In light of this song, stop and reflect for a moment on the meaning of the words, “our Father in heaven.” The God who created and sustains the universe is pleased to be a Father to you and me. How can we not rest assured, then, that our prayers will be answered when we pray to such a God?

Whom you pray to matters, it turns out, as much as — if not more than — what you pray for.

The God who created and sustains the universe is pleased to be a Father to you and me.

Responding to an Objection

Many people find it difficult to pray to God as their Father in heaven. Their earthly fathers were so bad that they cannot conceive of a heavenly Father in anything but negative terms. 

Additionally, some object that since God is neither male nor female, it is inappropriate to think of Him in masculine terms. They argue that either we should stop thinking of God in terms of sex, or we should start balancing masculine terms with feminine ones, praying to God as both “Father” and “Mother.”

Both points of view share a mistake. They assume that our God-talk is the result of projection rather than revelation. For them, the flow of imagery is upward: We conceive of God in our own image. 

According to the Bible, however, the flow is downward: He reveals himself through our language. Consequently, we should not see our heavenly Father through the distorting prism of earthly fatherhood — with its sinfulness and limitation. Instead, we should view earthly fatherhood in the light of heaven — with all its boundless perfection.

As Paul wrote in Ephesians 3:15, it is from our heavenly Father that “every family in heaven and on earth derives its name.” (The Greek word rendered “family” is patria, literally, “fatherhood.”) When we pray, then, we must remember the contrast between our heavenly Father and our earthly fathers.

By the same token, however, we must remember that Jesus chose the image of fatherhood to describe God for a reason: We learn about what we do not know by means of what we do know. When, therefore, our earthly fathers act as God created them to, we see through their examples glimpses of how our heavenly Father treats us.

Calling God “our Father in heaven” implies both contrast from and comparison to our earthly fathers, in other words. A little parable in Matthew 7:7-11 makes this point clearly. Jesus asks, “Which of you, if his son asks for bread, will give him a stone? Or if he asks for a fish, will give him a snake? If you, then, though you are evil, know how to give good gifts to your children, how much more will your Father in heaven give good gifts to those who ask him!”

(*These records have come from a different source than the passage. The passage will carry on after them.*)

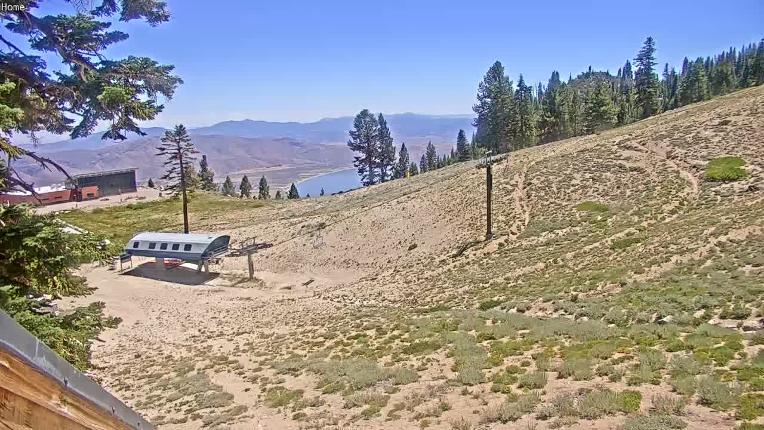 Webcam Mount Rose: Slide Bowl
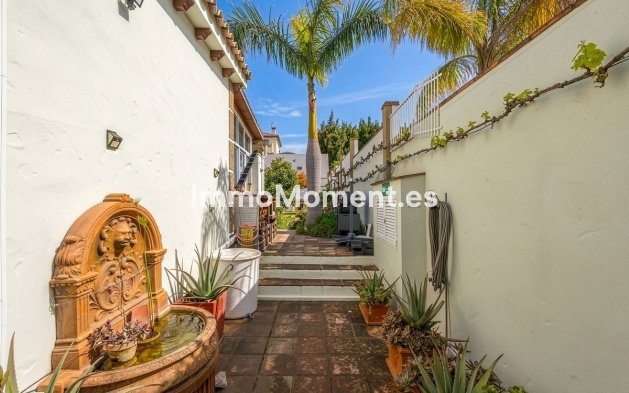 Revente - Villa - Intérieur                       - Coín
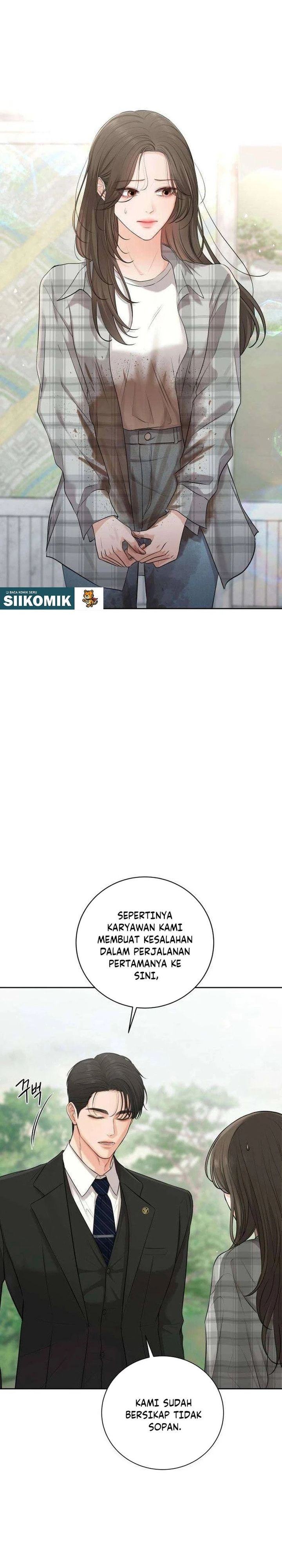 Baca The Villain's Pure Love - Chapter 2 halaman 3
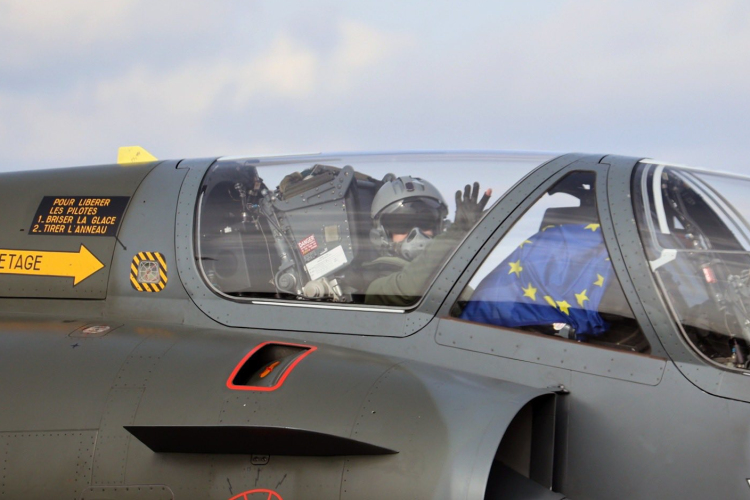 Nagyüzem a bázison - Ennyi féle gép fordult meg az első félévben Pápán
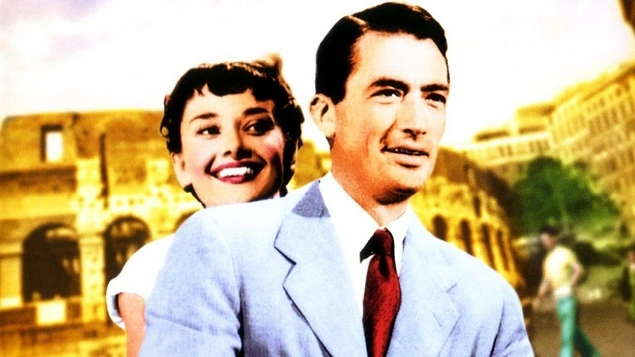Roman Holiday (1953)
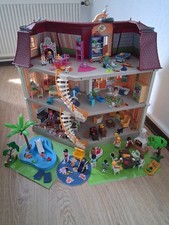 Playmobil wohnhaus 5302 gebraucht kaufen  Goch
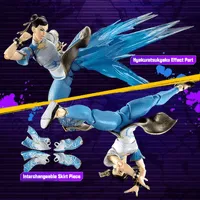 52TOYS FigLite Street Fighter 6 ChunLi - Street Fighter - photo 4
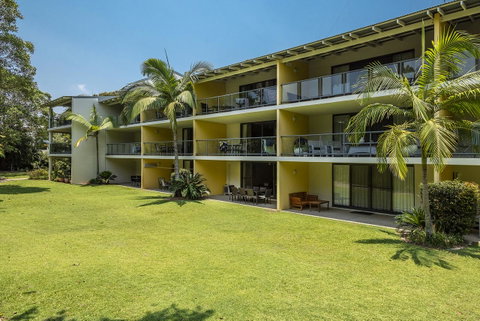 Coloured Sands - Rainbow Beach Resort - 5 Mins To Beach - Accommodation Fremantle 15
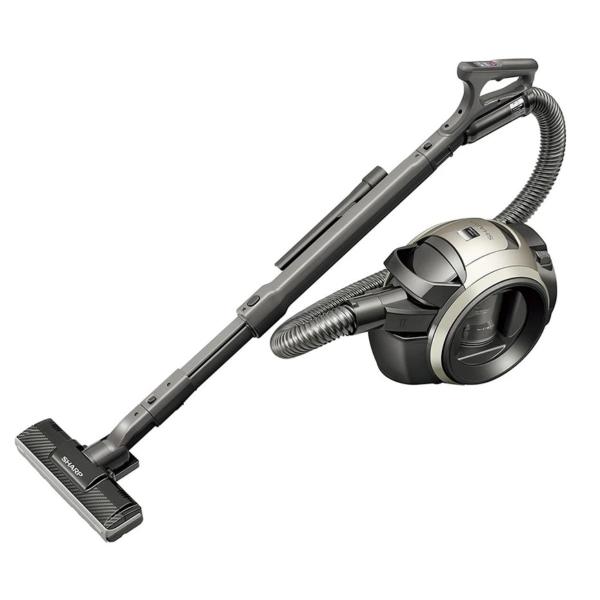 掃除機 シャープ EC-U100-N [ゴールド系]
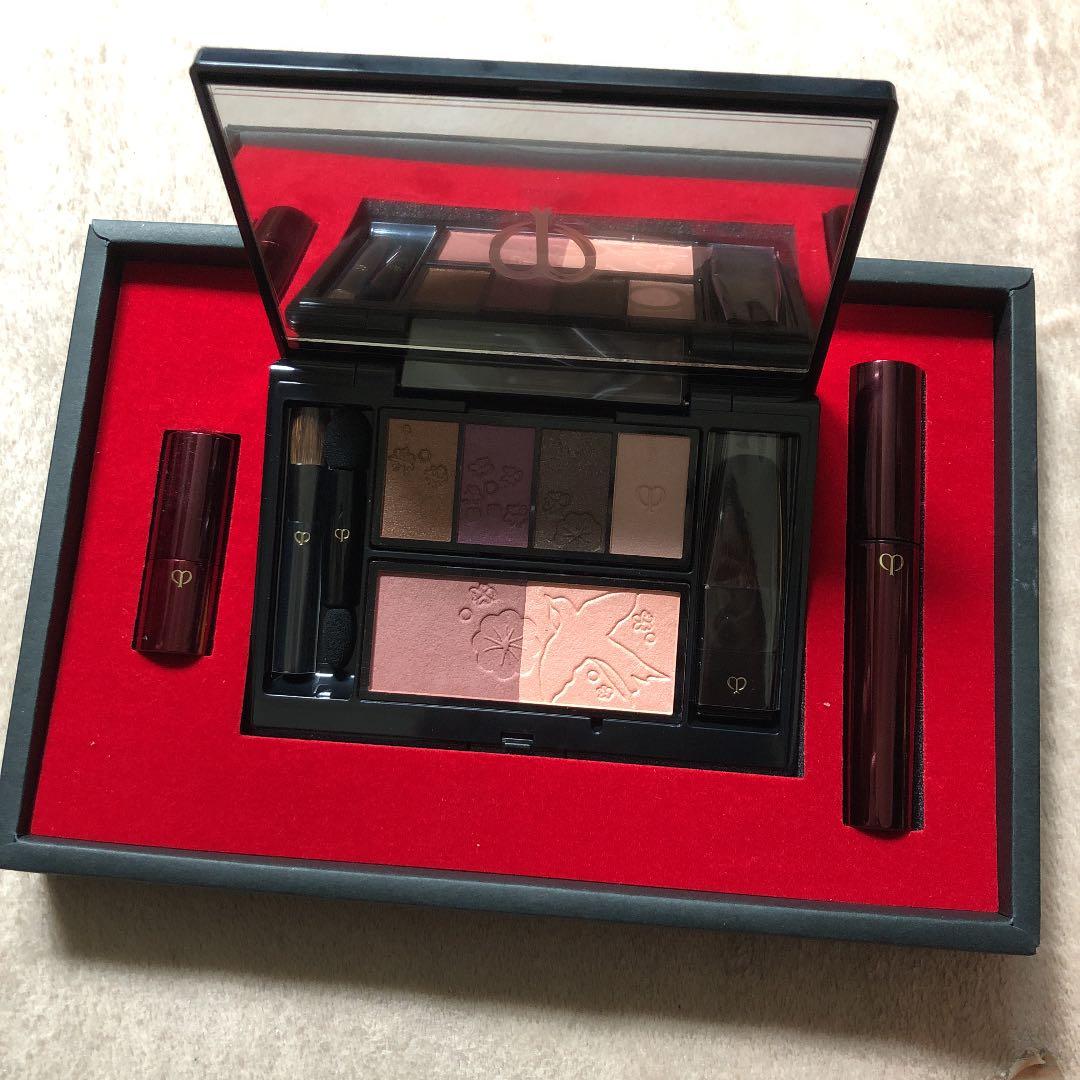 《即購入可》 cle de peau の限定 化粧品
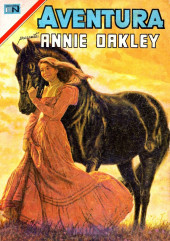 Aventura (1954 - Sea/Novaro) -489- Annie Oakley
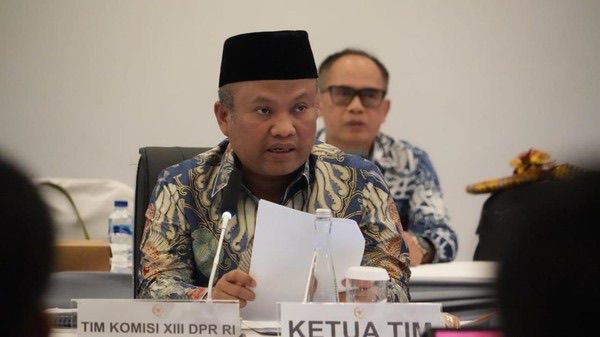 Komisi XIII DPR Puji Progres Signifikan Kementerian Imipas Benahi Masalah Lapas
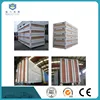 fireproof light steel frame 20ft container house plan sales pretty well in Laos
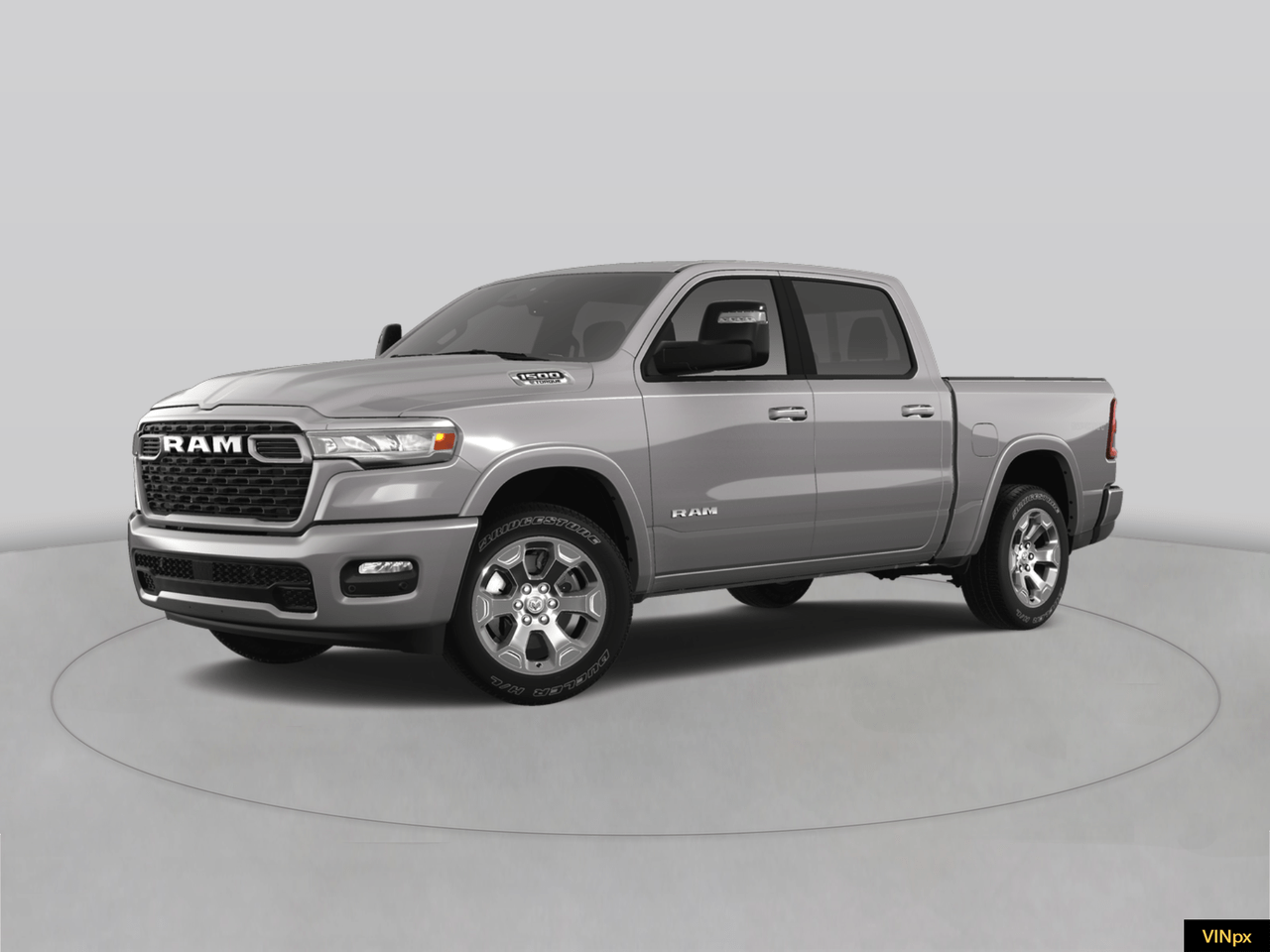 2025 Ram 1500 BIG HORN CREW CAB 4X4 5&apos;7&apos; BOX Redlands CA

Jesus admits that some earthly fathers are “evil,” in strong contrast to our morally perfect heavenly Father. This is a point of contrast. But even bad dads know how to give “good gifts.” So, a great dad — our heavenly Father — must know how to give really excellent gifts. This is a point of comparison.

Precisely because our heavenly Father gives great gifts, then, Jesus tells us: “Ask and it will be given to you; seek and you will find; knock and the door will be opened to you. For everyone who asks receives; he who seeks finds; and to the one who knocks, the door will be opened.”

Our good heavenly Father will see that we get what we need, “and quickly”; so let us “always pray and not give up” (Luke 18:1,8).